Réorienter la politique de concurrence
sur les acteurs internationaux
Pour cela, il faut reprendre l’organisation des paiements en Europe, avec trois objectifs :
– créer une interbancarité européenne, avec ses règles de solidarité financière, et mettre en place des infrastructures européennes de paiement, par consolidation des solutions domestiques plutôt que par le développement de nouvelles solutions de Banque centrale. Cela imposera de mettre à plat les écarts entre les plateformes et les règles des divers pays, pour faire surgir les best practices et harmoniser le fonctionnement européen ;
– réorienter la politique de concurrence, en l’appliquant davantage aux acteurs internationaux qu’aux acteurs européens, libérer la politique prix pour l’aligner sur les pratiques internationales, favoriser les consolidations et dissoudre les engagements commerciaux contraires aux objectifs d’unification du marché européen ;
– mettre en place un cadre réglementaire unique pour tout l’espace européen et harmoniser les nombreuses réglementations qui s’appliquent directement ou indirectement au monde du paiement.

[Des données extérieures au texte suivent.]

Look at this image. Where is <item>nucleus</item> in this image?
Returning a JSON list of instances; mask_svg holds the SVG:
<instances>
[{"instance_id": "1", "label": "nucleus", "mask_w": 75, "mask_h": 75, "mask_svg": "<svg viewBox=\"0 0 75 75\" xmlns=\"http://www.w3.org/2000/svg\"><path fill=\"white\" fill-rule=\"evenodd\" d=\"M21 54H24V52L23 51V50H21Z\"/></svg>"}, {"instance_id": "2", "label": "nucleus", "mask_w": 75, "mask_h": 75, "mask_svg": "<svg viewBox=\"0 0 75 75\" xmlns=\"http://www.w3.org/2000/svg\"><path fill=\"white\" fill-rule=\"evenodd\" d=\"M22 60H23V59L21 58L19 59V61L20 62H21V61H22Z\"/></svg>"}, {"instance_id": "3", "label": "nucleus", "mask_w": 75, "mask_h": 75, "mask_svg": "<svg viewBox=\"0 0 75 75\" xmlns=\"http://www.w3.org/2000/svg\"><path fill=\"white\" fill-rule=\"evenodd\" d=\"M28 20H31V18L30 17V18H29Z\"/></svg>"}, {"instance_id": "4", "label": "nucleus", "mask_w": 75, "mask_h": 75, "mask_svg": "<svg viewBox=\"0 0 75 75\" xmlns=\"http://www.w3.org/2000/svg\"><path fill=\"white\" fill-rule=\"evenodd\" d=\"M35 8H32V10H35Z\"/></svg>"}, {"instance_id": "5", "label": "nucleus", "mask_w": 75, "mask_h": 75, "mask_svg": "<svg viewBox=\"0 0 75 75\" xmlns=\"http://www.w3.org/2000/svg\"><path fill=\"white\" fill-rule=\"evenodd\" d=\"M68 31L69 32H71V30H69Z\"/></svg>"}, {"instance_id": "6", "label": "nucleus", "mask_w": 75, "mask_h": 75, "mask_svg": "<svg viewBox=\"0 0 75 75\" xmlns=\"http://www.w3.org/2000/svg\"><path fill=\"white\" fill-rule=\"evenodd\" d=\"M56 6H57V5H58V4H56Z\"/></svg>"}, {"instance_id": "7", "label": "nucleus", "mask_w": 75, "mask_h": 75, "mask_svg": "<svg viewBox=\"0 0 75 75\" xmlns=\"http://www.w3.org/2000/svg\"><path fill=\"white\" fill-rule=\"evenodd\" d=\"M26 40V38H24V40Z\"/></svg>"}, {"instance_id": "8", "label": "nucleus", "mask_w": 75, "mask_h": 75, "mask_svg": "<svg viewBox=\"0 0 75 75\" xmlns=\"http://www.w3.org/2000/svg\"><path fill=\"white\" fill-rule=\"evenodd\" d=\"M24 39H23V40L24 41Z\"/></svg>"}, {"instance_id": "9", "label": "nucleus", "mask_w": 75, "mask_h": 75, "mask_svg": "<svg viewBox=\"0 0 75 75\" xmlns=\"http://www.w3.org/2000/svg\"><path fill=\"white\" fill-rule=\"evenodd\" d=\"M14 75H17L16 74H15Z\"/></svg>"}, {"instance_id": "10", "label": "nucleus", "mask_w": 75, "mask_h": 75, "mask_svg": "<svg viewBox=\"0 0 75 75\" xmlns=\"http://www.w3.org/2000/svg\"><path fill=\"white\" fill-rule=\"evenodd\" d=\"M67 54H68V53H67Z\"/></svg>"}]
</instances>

Il faut aussi s’inscrire dans une politique industrielle européenne forte dans le domaine du numérique, et veiller à une plus forte synergie entre les acteurs publics et privés européens. L’Europe est à un tournant. Elle doit se ressaisir, pour définir une stratégie plus ambitieuse dans les paiements qui a une chance de réussir. Le futur Plan stratégique européen peut être l’occasion de ce sursaut. L’Europe a le marché, l’expertise et la puissance financière pour insuffler une nouvelle dynamique, comme celle que la France a connue dans le passé. France Payments Forum contribuera à la définition de cette stratégie et à sa mise en œuvre.